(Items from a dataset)
* * * * * * *

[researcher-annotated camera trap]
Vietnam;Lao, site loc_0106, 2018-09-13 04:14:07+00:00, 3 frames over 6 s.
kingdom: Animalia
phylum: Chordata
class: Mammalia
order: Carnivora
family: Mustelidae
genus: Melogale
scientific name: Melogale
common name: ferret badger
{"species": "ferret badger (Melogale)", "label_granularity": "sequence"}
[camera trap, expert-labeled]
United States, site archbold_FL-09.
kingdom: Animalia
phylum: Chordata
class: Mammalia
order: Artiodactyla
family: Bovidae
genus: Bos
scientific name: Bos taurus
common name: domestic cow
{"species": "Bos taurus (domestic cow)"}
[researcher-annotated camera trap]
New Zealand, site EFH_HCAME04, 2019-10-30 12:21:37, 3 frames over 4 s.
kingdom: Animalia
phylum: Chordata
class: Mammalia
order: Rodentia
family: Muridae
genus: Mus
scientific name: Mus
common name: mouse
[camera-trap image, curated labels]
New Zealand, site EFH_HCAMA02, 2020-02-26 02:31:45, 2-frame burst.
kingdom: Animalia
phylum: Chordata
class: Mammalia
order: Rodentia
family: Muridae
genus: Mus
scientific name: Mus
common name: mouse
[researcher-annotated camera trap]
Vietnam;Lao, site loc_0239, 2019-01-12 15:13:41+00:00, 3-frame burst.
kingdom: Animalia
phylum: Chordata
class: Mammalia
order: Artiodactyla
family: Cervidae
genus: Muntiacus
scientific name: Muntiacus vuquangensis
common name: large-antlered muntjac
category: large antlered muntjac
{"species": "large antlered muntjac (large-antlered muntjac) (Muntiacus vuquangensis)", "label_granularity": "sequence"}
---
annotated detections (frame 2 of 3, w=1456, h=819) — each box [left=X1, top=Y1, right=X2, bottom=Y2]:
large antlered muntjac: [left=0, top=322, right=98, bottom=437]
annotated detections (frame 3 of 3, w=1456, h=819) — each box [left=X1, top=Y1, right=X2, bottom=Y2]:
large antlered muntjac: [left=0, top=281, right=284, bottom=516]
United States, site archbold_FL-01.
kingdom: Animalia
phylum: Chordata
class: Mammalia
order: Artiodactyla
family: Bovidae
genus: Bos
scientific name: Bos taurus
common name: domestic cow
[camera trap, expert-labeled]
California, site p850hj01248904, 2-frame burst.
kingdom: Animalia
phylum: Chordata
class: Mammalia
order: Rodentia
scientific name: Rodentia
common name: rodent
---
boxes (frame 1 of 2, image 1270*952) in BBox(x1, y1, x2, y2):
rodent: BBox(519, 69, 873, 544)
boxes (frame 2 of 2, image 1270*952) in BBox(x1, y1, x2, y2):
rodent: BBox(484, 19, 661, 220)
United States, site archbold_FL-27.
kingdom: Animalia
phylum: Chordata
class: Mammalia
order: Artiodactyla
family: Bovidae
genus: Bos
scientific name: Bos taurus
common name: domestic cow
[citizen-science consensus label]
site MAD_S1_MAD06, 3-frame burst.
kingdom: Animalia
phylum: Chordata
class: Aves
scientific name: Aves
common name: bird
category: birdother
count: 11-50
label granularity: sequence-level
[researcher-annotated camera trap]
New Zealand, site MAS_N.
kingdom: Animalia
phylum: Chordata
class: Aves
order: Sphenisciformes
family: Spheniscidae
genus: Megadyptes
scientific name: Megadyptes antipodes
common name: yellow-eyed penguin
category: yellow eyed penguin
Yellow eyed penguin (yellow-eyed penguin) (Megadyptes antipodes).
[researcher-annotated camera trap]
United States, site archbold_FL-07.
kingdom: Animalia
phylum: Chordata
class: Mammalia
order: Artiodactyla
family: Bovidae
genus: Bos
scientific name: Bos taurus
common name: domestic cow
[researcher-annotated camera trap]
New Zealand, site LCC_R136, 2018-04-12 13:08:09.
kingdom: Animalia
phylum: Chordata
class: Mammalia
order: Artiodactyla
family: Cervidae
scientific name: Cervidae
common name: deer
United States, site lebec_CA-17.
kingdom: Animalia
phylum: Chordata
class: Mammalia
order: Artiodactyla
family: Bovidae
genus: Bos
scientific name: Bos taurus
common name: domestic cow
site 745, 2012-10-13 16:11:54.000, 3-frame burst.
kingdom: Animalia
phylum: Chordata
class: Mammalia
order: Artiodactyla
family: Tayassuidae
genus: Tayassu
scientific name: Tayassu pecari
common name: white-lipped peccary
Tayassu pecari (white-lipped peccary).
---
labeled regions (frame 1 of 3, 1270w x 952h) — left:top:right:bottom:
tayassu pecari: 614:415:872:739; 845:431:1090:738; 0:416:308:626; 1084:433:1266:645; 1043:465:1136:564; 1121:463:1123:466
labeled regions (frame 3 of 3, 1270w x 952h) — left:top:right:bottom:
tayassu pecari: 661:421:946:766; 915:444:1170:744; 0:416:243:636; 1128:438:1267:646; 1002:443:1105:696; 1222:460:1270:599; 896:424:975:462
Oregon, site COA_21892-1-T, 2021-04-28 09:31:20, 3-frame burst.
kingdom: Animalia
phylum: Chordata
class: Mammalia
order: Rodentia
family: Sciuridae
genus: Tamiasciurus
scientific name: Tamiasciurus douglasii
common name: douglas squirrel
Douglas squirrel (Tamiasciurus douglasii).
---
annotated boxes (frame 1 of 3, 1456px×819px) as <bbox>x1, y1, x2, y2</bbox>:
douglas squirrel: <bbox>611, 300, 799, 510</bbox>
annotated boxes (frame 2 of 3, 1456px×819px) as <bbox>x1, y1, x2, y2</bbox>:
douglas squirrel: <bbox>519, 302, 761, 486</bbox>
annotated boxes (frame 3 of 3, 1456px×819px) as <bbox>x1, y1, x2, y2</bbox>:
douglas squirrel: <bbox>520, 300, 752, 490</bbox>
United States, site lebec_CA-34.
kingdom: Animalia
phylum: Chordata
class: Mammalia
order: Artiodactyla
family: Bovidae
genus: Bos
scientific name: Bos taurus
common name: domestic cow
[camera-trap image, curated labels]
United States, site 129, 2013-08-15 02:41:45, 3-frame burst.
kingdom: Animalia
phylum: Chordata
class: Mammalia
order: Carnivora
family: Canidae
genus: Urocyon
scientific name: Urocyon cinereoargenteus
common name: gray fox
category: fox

* * * * * * *

▶ [Problem to work on]: Copy out the records shown above, every one, exactly.

▶ [Expected answer]:
[researcher-annotated camera trap]
Vietnam;Lao, site loc_0106, 2018-09-13 04:14:07+00:00, 3 frames over 6 s.
kingdom: Animalia
phylum: Chordata
class: Mammalia
order: Carnivora
family: Mustelidae
genus: Melogale
scientific name: Melogale
common name: ferret badger
{"species": "ferret badger (Melogale)", "label_granularity": "sequence"}
[camera trap, expert-labeled]
United States, site archbold_FL-09.
kingdom: Animalia
phylum: Chordata
class: Mammalia
order: Artiodactyla
family: Bovidae
genus: Bos
scientific name: Bos taurus
common name: domestic cow
{"species": "Bos taurus (domestic cow)"}
[researcher-annotated camera trap]
New Zealand, site EFH_HCAME04, 2019-10-30 12:21:37, 3 frames over 4 s.
kingdom: Animalia
phylum: Chordata
class: Mammalia
order: Rodentia
family: Muridae
genus: Mus
scientific name: Mus
common name: mouse
[camera-trap image, curated labels]
New Zealand, site EFH_HCAMA02, 2020-02-26 02:31:45, 2-frame burst.
kingdom: Animalia
phylum: Chordata
class: Mammalia
order: Rodentia
family: Muridae
genus: Mus
scientific name: Mus
common name: mouse
[researcher-annotated camera trap]
Vietnam;Lao, site loc_0239, 2019-01-12 15:13:41+00:00, 3-frame burst.
kingdom: Animalia
phylum: Chordata
class: Mammalia
order: Artiodactyla
family: Cervidae
genus: Muntiacus
scientific name: Muntiacus vuquangensis
common name: large-antlered muntjac
category: large antlered muntjac
{"species": "large antlered muntjac (large-antlered muntjac) (Muntiacus vuquangensis)", "label_granularity": "sequence"}
---
annotated detections (frame 2 of 3, w=1456, h=819) — each box [left=X1, top=Y1, right=X2, bottom=Y2]:
large antlered muntjac: [left=0, top=322, right=98, bottom=437]
annotated detections (frame 3 of 3, w=1456, h=819) — each box [left=X1, top=Y1, right=X2, bottom=Y2]:
large antlered muntjac: [left=0, top=281, right=284, bottom=516]
United States, site archbold_FL-01.
kingdom: Animalia
phylum: Chordata
class: Mammalia
order: Artiodactyla
family: Bovidae
genus: Bos
scientific name: Bos taurus
common name: domestic cow
[camera trap, expert-labeled]
California, site p850hj01248904, 2-frame burst.
kingdom: Animalia
phylum: Chordata
class: Mammalia
order: Rodentia
scientific name: Rodentia
common name: rodent
---
boxes (frame 1 of 2, image 1270*952) in BBox(x1, y1, x2, y2):
rodent: BBox(519, 69, 873, 544)
boxes (frame 2 of 2, image 1270*952) in BBox(x1, y1, x2, y2):
rodent: BBox(484, 19, 661, 220)
United States, site archbold_FL-27.
kingdom: Animalia
phylum: Chordata
class: Mammalia
order: Artiodactyla
family: Bovidae
genus: Bos
scientific name: Bos taurus
common name: domestic cow
[citizen-science consensus label]
site MAD_S1_MAD06, 3-frame burst.
kingdom: Animalia
phylum: Chordata
class: Aves
scientific name: Aves
common name: bird
category: birdother
count: 11-50
label granularity: sequence-level
[researcher-annotated camera trap]
New Zealand, site MAS_N.
kingdom: Animalia
phylum: Chordata
class: Aves
order: Sphenisciformes
family: Spheniscidae
genus: Megadyptes
scientific name: Megadyptes antipodes
common name: yellow-eyed penguin
category: yellow eyed penguin
Yellow eyed penguin (yellow-eyed penguin) (Megadyptes antipodes).
[researcher-annotated camera trap]
United States, site archbold_FL-07.
kingdom: Animalia
phylum: Chordata
class: Mammalia
order: Artiodactyla
family: Bovidae
genus: Bos
scientific name: Bos taurus
common name: domestic cow
[researcher-annotated camera trap]
New Zealand, site LCC_R136, 2018-04-12 13:08:09.
kingdom: Animalia
phylum: Chordata
class: Mammalia
order: Artiodactyla
family: Cervidae
scientific name: Cervidae
common name: deer
United States, site lebec_CA-17.
kingdom: Animalia
phylum: Chordata
class: Mammalia
order: Artiodactyla
family: Bovidae
genus: Bos
scientific name: Bos taurus
common name: domestic cow
site 745, 2012-10-13 16:11:54.000, 3-frame burst.
kingdom: Animalia
phylum: Chordata
class: Mammalia
order: Artiodactyla
family: Tayassuidae
genus: Tayassu
scientific name: Tayassu pecari
common name: white-lipped peccary
Tayassu pecari (white-lipped peccary).
---
labeled regions (frame 1 of 3, 1270w x 952h) — left:top:right:bottom:
tayassu pecari: 614:415:872:739; 845:431:1090:738; 0:416:308:626; 1084:433:1266:645; 1043:465:1136:564; 1121:463:1123:466
labeled regions (frame 3 of 3, 1270w x 952h) — left:top:right:bottom:
tayassu pecari: 661:421:946:766; 915:444:1170:744; 0:416:243:636; 1128:438:1267:646; 1002:443:1105:696; 1222:460:1270:599; 896:424:975:462
Oregon, site COA_21892-1-T, 2021-04-28 09:31:20, 3-frame burst.
kingdom: Animalia
phylum: Chordata
class: Mammalia
order: Rodentia
family: Sciuridae
genus: Tamiasciurus
scientific name: Tamiasciurus douglasii
common name: douglas squirrel
Douglas squirrel (Tamiasciurus douglasii).
---
annotated boxes (frame 1 of 3, 1456px×819px) as <bbox>x1, y1, x2, y2</bbox>:
douglas squirrel: <bbox>611, 300, 799, 510</bbox>
annotated boxes (frame 2 of 3, 1456px×819px) as <bbox>x1, y1, x2, y2</bbox>:
douglas squirrel: <bbox>519, 302, 761, 486</bbox>
annotated boxes (frame 3 of 3, 1456px×819px) as <bbox>x1, y1, x2, y2</bbox>:
douglas squirrel: <bbox>520, 300, 752, 490</bbox>
United States, site lebec_CA-34.
kingdom: Animalia
phylum: Chordata
class: Mammalia
order: Artiodactyla
family: Bovidae
genus: Bos
scientific name: Bos taurus
common name: domestic cow
[camera-trap image, curated labels]
United States, site 129, 2013-08-15 02:41:45, 3-frame burst.
kingdom: Animalia
phylum: Chordata
class: Mammalia
order: Carnivora
family: Canidae
genus: Urocyon
scientific name: Urocyon cinereoargenteus
common name: gray fox
category: fox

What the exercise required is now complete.